Download All 36 of Jan Vermeer’s Beautifully Rare Paintings (Most in Stunning High Resolution) (Open Culture) – Wonderful digital art collection!

The average price for a digital newspaper subscription: $3.11 a week (Nieman Lab) – How does that price sit with you? Too high? Too Low? Rather have surveys or ads?

Tech to re-energize your reading (The Next Web) Interesting tools to revitalize your digital reading.

Pro tip: How to wrap your headphones so they never tangle (The Verge) – Okay, solved that now…

An app for taking notes while you read? (Teleread) – This sounds like it could be great for assisting in writing book reviews.

No More Voicemail is an app that kills voicemail so callers have to text you instead (Techcrunch) – I guess some people really hate voicemail.

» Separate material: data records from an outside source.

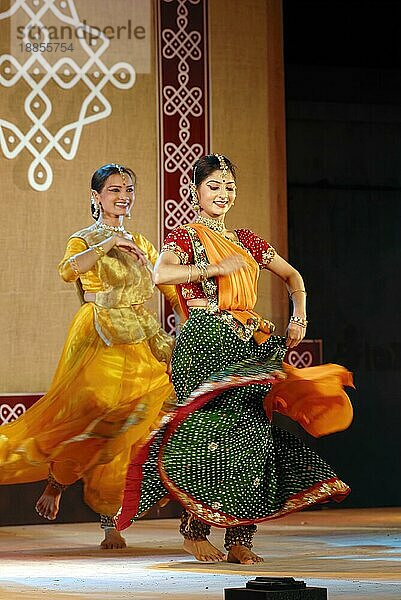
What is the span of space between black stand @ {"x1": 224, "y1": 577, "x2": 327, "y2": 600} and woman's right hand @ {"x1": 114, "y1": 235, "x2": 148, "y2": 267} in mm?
2421

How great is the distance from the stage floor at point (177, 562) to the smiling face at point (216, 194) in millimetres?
1166

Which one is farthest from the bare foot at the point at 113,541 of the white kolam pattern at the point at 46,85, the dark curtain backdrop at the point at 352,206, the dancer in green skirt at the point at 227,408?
the dark curtain backdrop at the point at 352,206

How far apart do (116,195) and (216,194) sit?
0.90 metres

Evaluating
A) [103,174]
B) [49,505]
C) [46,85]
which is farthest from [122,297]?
[46,85]

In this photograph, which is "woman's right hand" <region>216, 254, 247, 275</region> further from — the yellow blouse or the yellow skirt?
the yellow skirt

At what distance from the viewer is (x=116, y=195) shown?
17.7 ft

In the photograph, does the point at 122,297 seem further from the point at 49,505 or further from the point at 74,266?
the point at 49,505

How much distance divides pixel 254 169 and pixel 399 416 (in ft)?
5.29

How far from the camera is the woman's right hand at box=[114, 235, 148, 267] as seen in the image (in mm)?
5328

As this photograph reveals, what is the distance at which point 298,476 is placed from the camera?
172 inches

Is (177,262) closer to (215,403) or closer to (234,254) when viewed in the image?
(234,254)

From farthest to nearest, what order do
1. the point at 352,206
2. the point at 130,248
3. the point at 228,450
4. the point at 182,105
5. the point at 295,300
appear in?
the point at 352,206, the point at 182,105, the point at 130,248, the point at 295,300, the point at 228,450

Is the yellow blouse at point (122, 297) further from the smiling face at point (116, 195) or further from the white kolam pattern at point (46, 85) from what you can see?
the white kolam pattern at point (46, 85)

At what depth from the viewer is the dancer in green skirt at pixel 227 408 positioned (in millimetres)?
4309
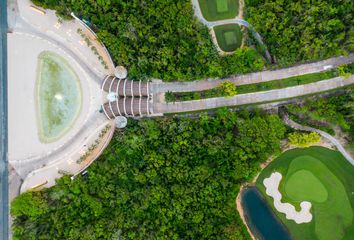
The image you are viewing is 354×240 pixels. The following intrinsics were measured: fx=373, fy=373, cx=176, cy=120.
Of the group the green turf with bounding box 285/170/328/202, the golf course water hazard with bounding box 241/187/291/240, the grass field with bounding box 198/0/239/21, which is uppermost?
the grass field with bounding box 198/0/239/21

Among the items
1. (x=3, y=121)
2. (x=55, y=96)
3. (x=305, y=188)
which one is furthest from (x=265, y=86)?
(x=3, y=121)

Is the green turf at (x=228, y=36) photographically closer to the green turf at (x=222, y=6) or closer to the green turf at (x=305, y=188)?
the green turf at (x=222, y=6)

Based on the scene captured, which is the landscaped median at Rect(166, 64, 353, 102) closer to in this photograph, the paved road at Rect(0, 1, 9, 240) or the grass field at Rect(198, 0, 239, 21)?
the grass field at Rect(198, 0, 239, 21)

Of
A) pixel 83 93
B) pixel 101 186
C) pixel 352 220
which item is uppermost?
pixel 83 93

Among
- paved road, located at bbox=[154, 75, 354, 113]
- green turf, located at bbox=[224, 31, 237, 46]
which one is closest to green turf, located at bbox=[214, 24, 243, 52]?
green turf, located at bbox=[224, 31, 237, 46]

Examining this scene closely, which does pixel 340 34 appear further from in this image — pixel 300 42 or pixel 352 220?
pixel 352 220

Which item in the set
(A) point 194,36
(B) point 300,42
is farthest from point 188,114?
(B) point 300,42
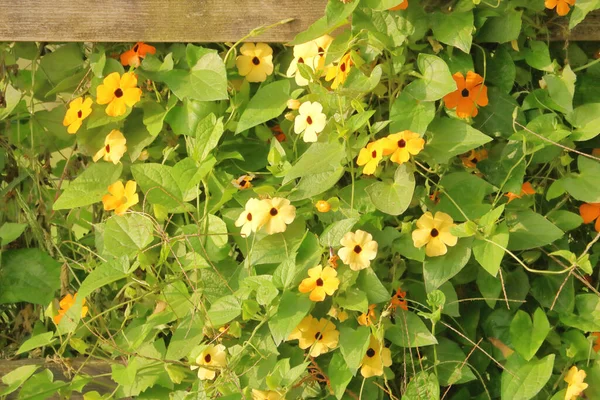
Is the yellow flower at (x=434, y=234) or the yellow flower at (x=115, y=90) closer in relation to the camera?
the yellow flower at (x=434, y=234)

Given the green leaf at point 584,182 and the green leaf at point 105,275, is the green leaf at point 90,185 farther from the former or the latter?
the green leaf at point 584,182

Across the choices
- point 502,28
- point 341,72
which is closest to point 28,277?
point 341,72

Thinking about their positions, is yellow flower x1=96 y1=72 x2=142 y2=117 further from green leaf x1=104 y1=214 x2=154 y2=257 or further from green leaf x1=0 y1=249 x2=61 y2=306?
green leaf x1=0 y1=249 x2=61 y2=306

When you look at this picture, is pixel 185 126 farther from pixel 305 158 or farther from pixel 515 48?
pixel 515 48

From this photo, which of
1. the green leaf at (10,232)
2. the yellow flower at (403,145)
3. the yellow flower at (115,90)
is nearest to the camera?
the yellow flower at (403,145)

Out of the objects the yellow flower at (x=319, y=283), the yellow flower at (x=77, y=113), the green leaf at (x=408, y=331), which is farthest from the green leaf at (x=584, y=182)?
the yellow flower at (x=77, y=113)

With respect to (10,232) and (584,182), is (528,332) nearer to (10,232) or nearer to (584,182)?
(584,182)

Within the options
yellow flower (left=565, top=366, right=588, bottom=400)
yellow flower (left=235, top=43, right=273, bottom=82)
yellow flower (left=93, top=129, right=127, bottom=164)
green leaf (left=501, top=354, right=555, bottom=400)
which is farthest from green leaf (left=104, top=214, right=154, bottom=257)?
yellow flower (left=565, top=366, right=588, bottom=400)

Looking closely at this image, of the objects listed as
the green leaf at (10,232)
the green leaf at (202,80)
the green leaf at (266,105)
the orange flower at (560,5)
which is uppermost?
the orange flower at (560,5)
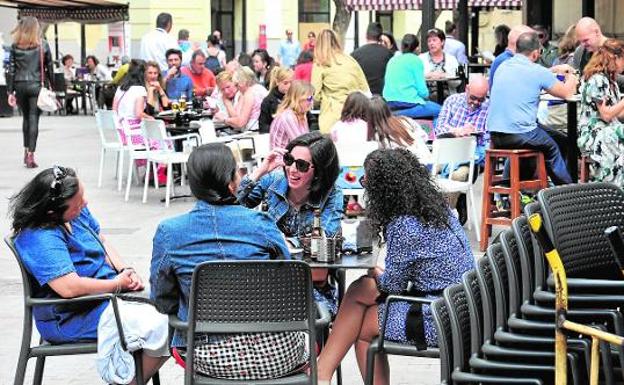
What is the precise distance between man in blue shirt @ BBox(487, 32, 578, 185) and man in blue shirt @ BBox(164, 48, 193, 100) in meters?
6.89

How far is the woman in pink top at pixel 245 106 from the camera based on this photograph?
14758 mm

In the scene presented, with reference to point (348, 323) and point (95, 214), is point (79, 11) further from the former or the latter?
point (348, 323)

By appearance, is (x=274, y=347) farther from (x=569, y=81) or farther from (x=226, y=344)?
(x=569, y=81)

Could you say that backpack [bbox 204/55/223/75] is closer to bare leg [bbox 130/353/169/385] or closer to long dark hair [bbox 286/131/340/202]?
long dark hair [bbox 286/131/340/202]

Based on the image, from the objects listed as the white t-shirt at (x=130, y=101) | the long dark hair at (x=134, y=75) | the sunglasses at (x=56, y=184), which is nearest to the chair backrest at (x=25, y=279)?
the sunglasses at (x=56, y=184)

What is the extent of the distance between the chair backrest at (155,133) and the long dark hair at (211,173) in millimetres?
8421

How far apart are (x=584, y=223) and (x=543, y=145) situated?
617cm

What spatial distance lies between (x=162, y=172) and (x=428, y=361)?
28.2ft

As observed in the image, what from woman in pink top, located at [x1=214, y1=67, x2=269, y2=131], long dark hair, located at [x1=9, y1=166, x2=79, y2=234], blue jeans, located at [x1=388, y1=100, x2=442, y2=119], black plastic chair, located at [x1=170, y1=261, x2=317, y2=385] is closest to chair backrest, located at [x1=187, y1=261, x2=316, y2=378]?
black plastic chair, located at [x1=170, y1=261, x2=317, y2=385]

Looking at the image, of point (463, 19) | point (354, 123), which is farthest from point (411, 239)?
point (463, 19)

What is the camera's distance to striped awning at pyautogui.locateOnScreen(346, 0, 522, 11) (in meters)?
24.2

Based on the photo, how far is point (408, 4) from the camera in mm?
26375

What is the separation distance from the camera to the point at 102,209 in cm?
1373

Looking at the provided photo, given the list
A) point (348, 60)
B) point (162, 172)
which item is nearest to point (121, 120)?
point (162, 172)
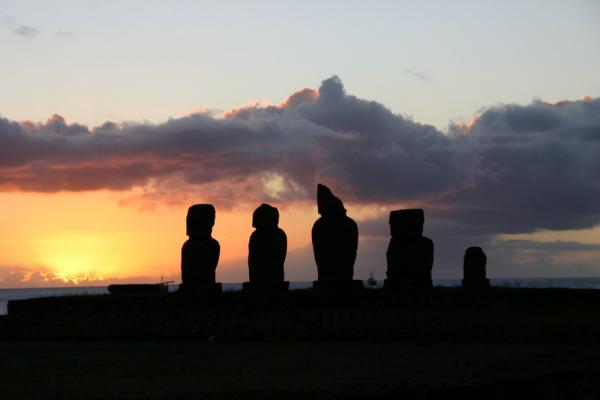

Arta Tech Closes Its eReader Store, Cuts Ties to Its Supplier (The Digital Reader) – This makes things interesting for folks who bought from a third-party seller (like Amazon).

Deals of the Day:

Amazon’s Kindle Daily Deals includes Killer Run (A Tourist Trap Mystery) by Lynn Cahoon for $1.99.

Amazon is also having a 99 romances for 99 cents sale.

The Barnes and Noble Nook Daily Find is The Walls Around Us by Nova Ren Suma  for $1.99. The Romance Daily Find is Landing by Emma Donoghue  for $2.99.

Kobo’s Daily Deal is Be Afraid (Morgans of Nashville, Book #2) by Mary Burton for $1.99.

iTunes’ Weekly Bestsellers Under $4 includes Leonard Maltin’s 151 Best Movies You Have Never Seen for $1.99.

(A note on Daily Deals: All prices current at the time of posting and subject to change. Most items marked Daily Deals are good for only the day posted.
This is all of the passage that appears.